4
[root@localhost opt]# cat cfg
key = value
[root@localhost opt]# grep 'key\s*=\s*.+' cfg
[root@localhost opt]# 

My intent is: the = sign may be followed by zero or more spaces, but must be followed one or more non-space characters.

Why doesn't it output the line key = value?

xmllmx
  • 1,750
  • 2
  • 19
  • 29

2 Answers2

11

Observe:

$ grep 'key\s*=\s*.+' cfg
$ grep 'key\s*=\s*.\+' cfg
key = value
$ grep -E 'key\s*=\s*.+' cfg
key = value

In Basic Regular Expressions (BRE, the default), + means a plus sign. As a GNU extension, one can signal one-or-more-of-the-previous-character using \+. This is also true of ?, {, |, and (. Unless escaped with a backslash, these are all treated a ordinary characters under BRE.
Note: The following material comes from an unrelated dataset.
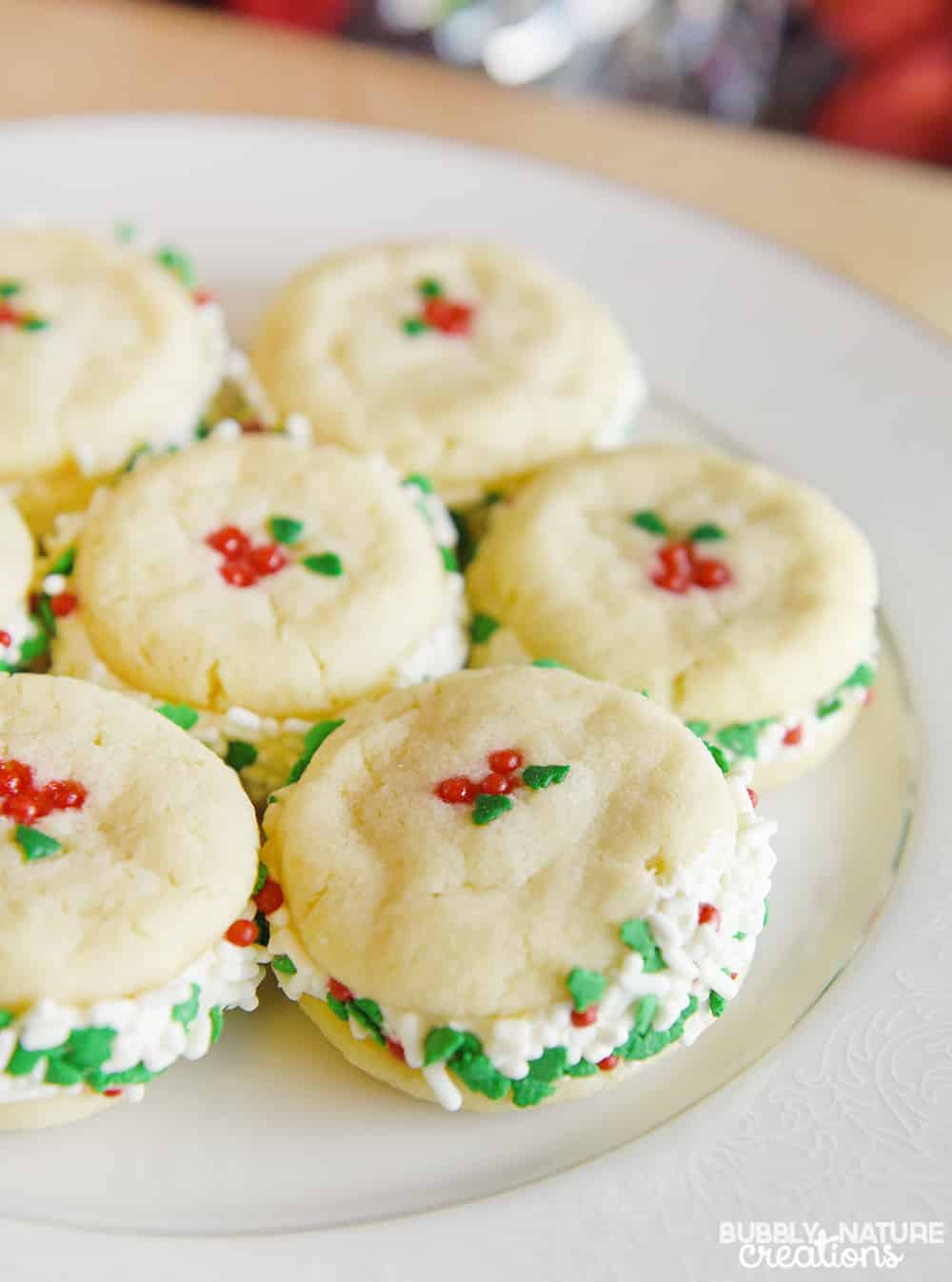 Creamy Cheesecake Filled Sugar Cookie Sandwiches!. Such a delicious recipe for Christmas Cookies!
The rules change if you use Extended Regular Expressions, -E. For ERE, the backslash isn't needed and a plain + means one-or-more-of-the-previous-character. Under ERE, \+ means a plain normal plus sign.

John1024
  • 73,527
  • 11
  • 167
  • 163
  • Technically, `\+` is a feature of *enhanced* BREs (like we need even more flavors of REs in POSIX). `grep` appears to pass the `REG_ENHANCED` flag to `regcomp()`; otherwise, you would have to use `{1,}` like `expr` does. – chepner Aug 12 '16 at 11:59
  • But `grep -E 'key\s*=\s*.+'` does match `key = ` (with one or more trailing space) as that's a `=` followed by 0 space (which matches `\s*`) followed by one space character (which matches `.`). Also note that `\s`/`\S` are not standard/portable. You'd want `grep -Ex 'key\s*=\s*\S.*'` or `grep -E '^key\s*=\s*\S'` to force at least one non-space after the `=`. `[[:space:]]` is the standard equivalent of `\s`, though here, `[[:blank:]]` may make more sense. – Stéphane Chazelas Aug 12 '16 at 12:27
  • Note that `\+` in BRE is a GNU extension. In standard BREs, `+` is written `\{1,\}`. – Stéphane Chazelas Aug 12 '16 at 12:58
  • @chepner Yes. Answer updated to note that `\+` under BRE is a GNU extension. (When originally posted, this question was tagged Linux, I see that that tag has since been removed.) – John1024 Aug 15 '16 at 20:08
  • @StéphaneChazelas I see that you have posted (+1) a thorough exploration of this regex. – John1024 Aug 15 '16 at 20:09
1
key\s*=\s*.+

is GNU ERE syntax (assuming you want \s to match any spacing character, and + to match one or more of the preceding atom), so you'd need the GNU implementation of grep and pass the -E option.

However, even then that wouldn't make much sense

First

grep 'key\s*=\s*.+'

is functionaly equivalent to

grep 'key\s*=\s*.'

Because if a string matches anything.+, then it also matches anything. and vis-versa.

Also a spacing character is also a character. Since \s* matches 0 or more spacing characters, key\s*=\s*. is functionaly equivalent to key\s*=. (lines that contain key<optional-spaces>=<one-character-space-or-not>).

Here you want:

grep 'key\s*=\s*\S'

to ask for at least one non-spacing character to be found on the right of the =, which is functionaly equivalent to:

grep 'key\s*=.*\S'

Note that it matches key = foo but also nonkey = foo. If you want the key to be only found at the beginning of the line, you need to ask for it with the ^ anchor:

grep '^key\s*=.*\S'

Or use -x for the regexp to match the whole line:

grep -x 'key\s*=.*\S.*'

Note that the standard equivalent of \s is [[:space:]] ([^[:space:]] for \S).

Another way to address the requirement would be to use extended operators found in some regexps like the PCRE ones to prevent back-tracking.

key=\s*. matches key=  because the regexp engine has \s* go greedily through the space characters after the =, finds 1 and then realises it can't match the . as it reached the end of the line, and then back-tracks to try with fewer matches of \s (0 in that case) so the next . can match (here a space character).

With PCRE, like when using the -P option with GNU grep, you can write:

 grep -P '^key\s*=(?>\s*).'

That (?>...) syntax prevents back-tracking. So the \s* will eat as many spacing characters as possible without being able to backtrack, so will only match if there's at least one non-spacing character after the spaces.

$ printf 'key=%s\n' '' ' ' ' a' | grep '^key\s*=\s*.'
key=
key= a
$ printf 'key=%s\n' '' ' ' ' a' | grep -P '^key\s*=(?>\s*).'
key= a
$ printf 'key=%s\n' '' ' ' ' a' | grep '^key\s*=.*\S'
key= a
Stéphane Chazelas
  • 522,931
  • 91
  • 1,010
  • 1,501